Elsewhere, addressing the futility of this endeavor, Austin states: “You could never get everything in a book. Good books are about everything;” and “Even when I tried to tell everything that happened, I knew my accounts were ultimately nothing more than an abbreviation.”
Austin is as devoted to telling the truth as he is to accurately recording history. To others, he never lies, especially if asked a direct question. The most he sometimes does is not volunteer the whole truth. (About a partial truth he told his parents, he says: “It wasn’t a lie; it was an abbreviation.”) From himself, he hides nothing, even if the truth is embarrassing or confusing. It’s why he doesn’t shy away from the realization that he is in love with, and sexually attracted to, both his best friend Robby, who is gay, and his girlfriend, Shann. He might not know what to do about these feelings, he might not know what they mean, but he never tries to lie to himself about them.
I also love the fact that Austin and Robby have favorite poems, which they recite out loud to each other. According to Austin:
Robby’s favorite poem is Dulce Et Decorum Est by Wilfred Owen. It is a poem about war and lies, youth and thievery. . . .
My favorite poem is The Emperor of Ice-Cream by Wallace Stevens. It is a poem about everything else: sex, lust, pleasure, loneliness, and death. . . .
Because favorite poems often reveal something about character, and because I suspected they might reinforce the underlying themes of the book, I sought them out to read in their entirety. Although very different on the surface, both call on readers to reject artifice and sentimentality in favor of seeing things exactly as they are – at least to the extent humanly possible. In “Dulce Et Decorum Est” a gruesome description of a World War I soldier choking to death on poisonous gas is presented in stark contrast to the slogan (“That old Lie”) used to encourage young men to enlist at the start of the war: “Dulce et decorum est / Pro patria mori.” (The Latin phrase, borrowed from Horace, can be translated as “it is sweet and right to die for your country.”) And in “The Emperor of Ice-Cream” we are told to “Let be be finale of seem.” This philosophy definitely informs Austin’s approach to recording history, as evidenced by the matter-of-fact tone and blunt language he favors in his narration, along with his commitment to objectivity: “I do not know why, but that is not my job.
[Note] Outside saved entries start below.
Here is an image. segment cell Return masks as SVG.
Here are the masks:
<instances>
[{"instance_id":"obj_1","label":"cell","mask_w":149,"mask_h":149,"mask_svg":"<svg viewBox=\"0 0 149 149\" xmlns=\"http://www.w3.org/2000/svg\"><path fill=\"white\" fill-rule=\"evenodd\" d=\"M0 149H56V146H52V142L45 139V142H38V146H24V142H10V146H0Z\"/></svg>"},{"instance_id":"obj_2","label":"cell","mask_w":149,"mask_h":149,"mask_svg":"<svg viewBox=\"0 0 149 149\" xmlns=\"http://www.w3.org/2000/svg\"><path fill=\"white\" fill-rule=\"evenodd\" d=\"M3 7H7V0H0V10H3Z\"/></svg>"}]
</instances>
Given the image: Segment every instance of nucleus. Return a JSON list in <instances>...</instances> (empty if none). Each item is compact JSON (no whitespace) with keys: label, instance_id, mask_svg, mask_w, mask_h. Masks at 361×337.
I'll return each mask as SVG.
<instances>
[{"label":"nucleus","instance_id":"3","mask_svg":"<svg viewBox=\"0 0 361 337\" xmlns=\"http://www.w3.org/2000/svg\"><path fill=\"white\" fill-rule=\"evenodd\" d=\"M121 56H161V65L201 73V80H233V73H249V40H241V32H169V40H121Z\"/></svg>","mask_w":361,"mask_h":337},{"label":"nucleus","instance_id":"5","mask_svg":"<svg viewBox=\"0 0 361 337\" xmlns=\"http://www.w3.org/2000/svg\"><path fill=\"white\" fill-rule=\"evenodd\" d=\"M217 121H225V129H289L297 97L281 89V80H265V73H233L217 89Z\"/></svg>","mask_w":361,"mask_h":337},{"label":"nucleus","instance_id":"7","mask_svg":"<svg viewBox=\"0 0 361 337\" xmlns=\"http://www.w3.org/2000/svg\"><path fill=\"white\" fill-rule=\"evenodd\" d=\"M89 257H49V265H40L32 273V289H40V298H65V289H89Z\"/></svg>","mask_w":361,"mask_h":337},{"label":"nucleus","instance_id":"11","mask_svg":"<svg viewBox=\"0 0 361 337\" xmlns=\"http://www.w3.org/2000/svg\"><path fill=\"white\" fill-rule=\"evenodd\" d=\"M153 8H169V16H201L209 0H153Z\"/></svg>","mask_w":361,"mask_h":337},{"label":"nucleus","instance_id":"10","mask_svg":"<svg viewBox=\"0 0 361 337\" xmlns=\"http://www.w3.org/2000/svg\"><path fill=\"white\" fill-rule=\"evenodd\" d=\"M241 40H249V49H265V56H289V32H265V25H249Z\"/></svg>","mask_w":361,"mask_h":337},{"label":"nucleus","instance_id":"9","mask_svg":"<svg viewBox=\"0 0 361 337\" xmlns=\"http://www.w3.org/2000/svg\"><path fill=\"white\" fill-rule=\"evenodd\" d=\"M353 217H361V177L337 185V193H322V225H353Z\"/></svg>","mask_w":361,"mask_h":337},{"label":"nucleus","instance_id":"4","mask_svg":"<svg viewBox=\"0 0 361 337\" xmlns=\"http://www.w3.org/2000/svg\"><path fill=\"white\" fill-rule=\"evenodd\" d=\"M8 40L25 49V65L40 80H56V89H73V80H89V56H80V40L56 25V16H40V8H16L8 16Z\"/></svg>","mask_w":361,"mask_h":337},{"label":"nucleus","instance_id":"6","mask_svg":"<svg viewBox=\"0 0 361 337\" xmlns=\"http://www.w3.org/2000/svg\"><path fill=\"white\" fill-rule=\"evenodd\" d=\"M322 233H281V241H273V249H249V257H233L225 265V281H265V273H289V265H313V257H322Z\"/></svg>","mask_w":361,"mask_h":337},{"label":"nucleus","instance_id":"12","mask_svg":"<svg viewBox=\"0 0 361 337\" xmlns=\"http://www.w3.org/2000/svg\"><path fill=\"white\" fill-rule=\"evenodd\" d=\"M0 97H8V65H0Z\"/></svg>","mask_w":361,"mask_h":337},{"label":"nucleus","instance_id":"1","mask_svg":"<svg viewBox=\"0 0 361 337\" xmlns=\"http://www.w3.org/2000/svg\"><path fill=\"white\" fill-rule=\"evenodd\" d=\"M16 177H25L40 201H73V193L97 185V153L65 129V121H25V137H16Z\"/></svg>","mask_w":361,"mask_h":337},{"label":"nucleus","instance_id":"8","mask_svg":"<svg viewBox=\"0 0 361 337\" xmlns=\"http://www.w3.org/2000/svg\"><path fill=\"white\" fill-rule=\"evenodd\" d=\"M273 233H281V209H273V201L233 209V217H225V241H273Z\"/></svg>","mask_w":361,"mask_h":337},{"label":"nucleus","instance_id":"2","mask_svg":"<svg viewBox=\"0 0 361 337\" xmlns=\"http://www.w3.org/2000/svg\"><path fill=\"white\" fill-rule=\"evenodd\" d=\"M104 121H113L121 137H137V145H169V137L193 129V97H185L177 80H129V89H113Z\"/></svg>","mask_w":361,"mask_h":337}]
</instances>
My job is saying what.”
If you like quirky, irreverent books with absurd plots, which also have depths you can plumb, Grasshopper Jungle might be for you. As Andrew Smith said in a February 18, 2014 interview with Walter Heymann, “. . . Grasshopper Jungle is very realistic, but at the same time, it’s absolutely ridiculous. It’s the same way our world is.”
Smith, Andrew. Grasshopper Jungle. New York: Dutton, 2014.